◆ **Data extract**:
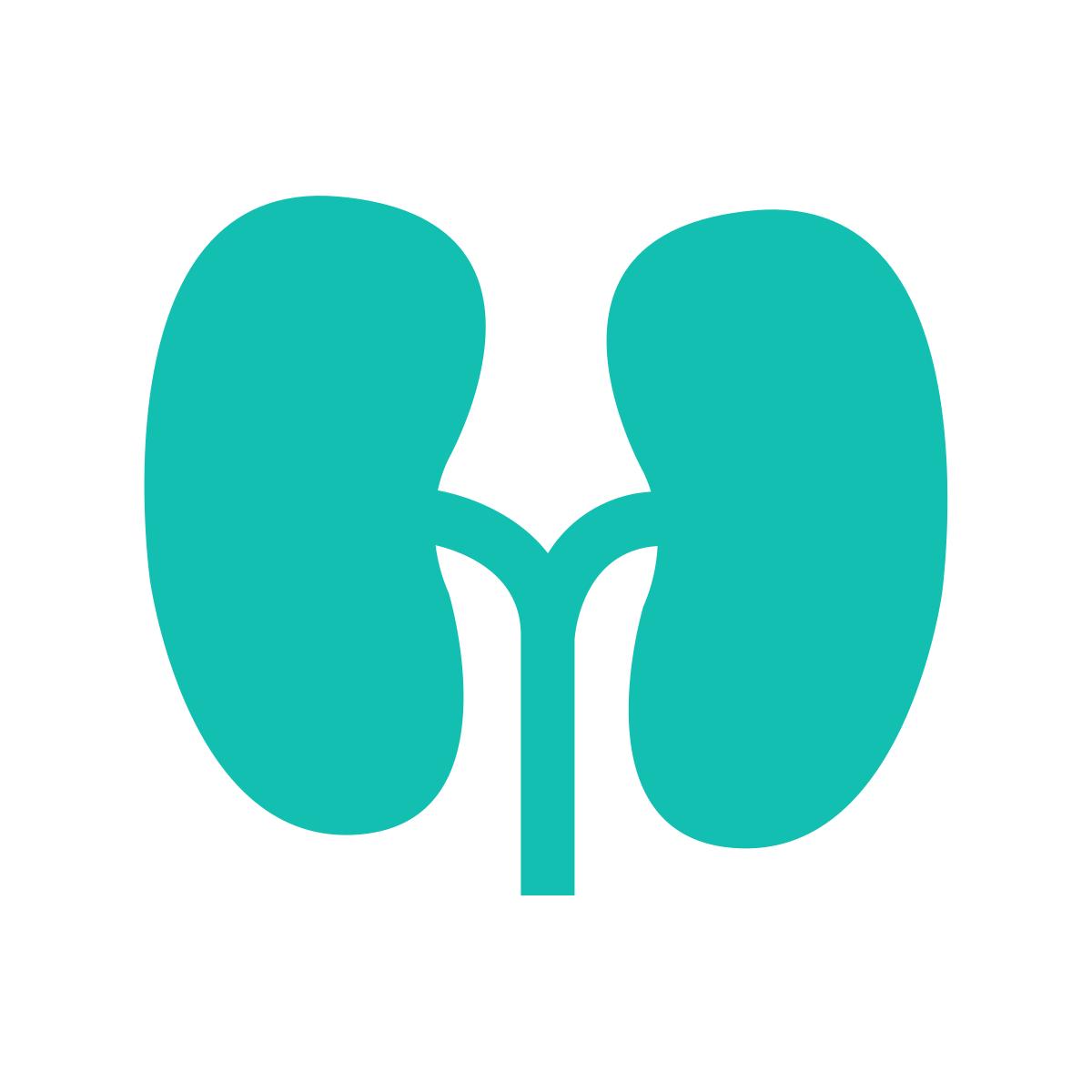 Panel uk health screening. Kidney clipart healthy kidney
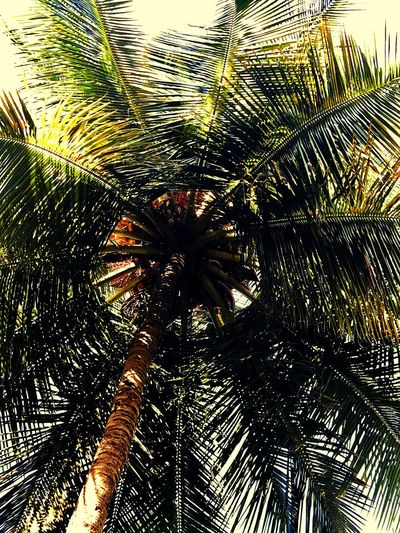 Palm Tree Palm Leaf Tree Low Angle View Palm Frond Growth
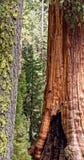 Sequoia δάσος Στοκ Εικόνες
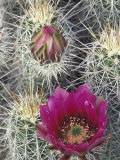 Flowering Hedgehog Cactus  Saguaro National Park  Arizona  USA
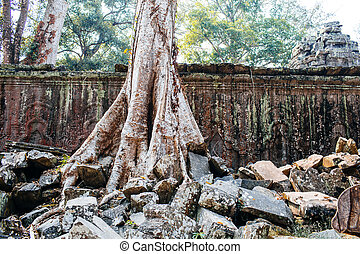 Ta Prohm temple - Ancient temple complex Ta Prohm, Siem...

◆ **Task**:
When you repeat the lines above, keep them exact and leave out each image they contain.

◆ **Reply**:
 Panel uk health screening. Kidney clipart healthy kidney
 Palm Tree Palm Leaf Tree Low Angle View Palm Frond Growth
 Sequoia δάσος Στοκ Εικόνες
 Flowering Hedgehog Cactus  Saguaro National Park  Arizona  USA
 Ta Prohm temple - Ancient temple complex Ta Prohm, Siem...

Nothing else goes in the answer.